● **WHAT TO DO**
Duplicate the listing below verbatim, line for line.

● **RECORD EXCERPTS**
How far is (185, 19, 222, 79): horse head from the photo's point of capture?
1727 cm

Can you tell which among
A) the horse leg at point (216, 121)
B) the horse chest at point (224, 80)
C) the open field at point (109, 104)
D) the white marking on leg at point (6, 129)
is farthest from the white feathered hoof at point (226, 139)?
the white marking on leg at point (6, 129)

● **RESPONSE**
How far is (185, 19, 222, 79): horse head from the photo's point of capture?
1727 cm

Can you tell which among
A) the horse leg at point (216, 121)
B) the horse chest at point (224, 80)
C) the open field at point (109, 104)
D) the white marking on leg at point (6, 129)
is farthest from the white feathered hoof at point (226, 139)?
the white marking on leg at point (6, 129)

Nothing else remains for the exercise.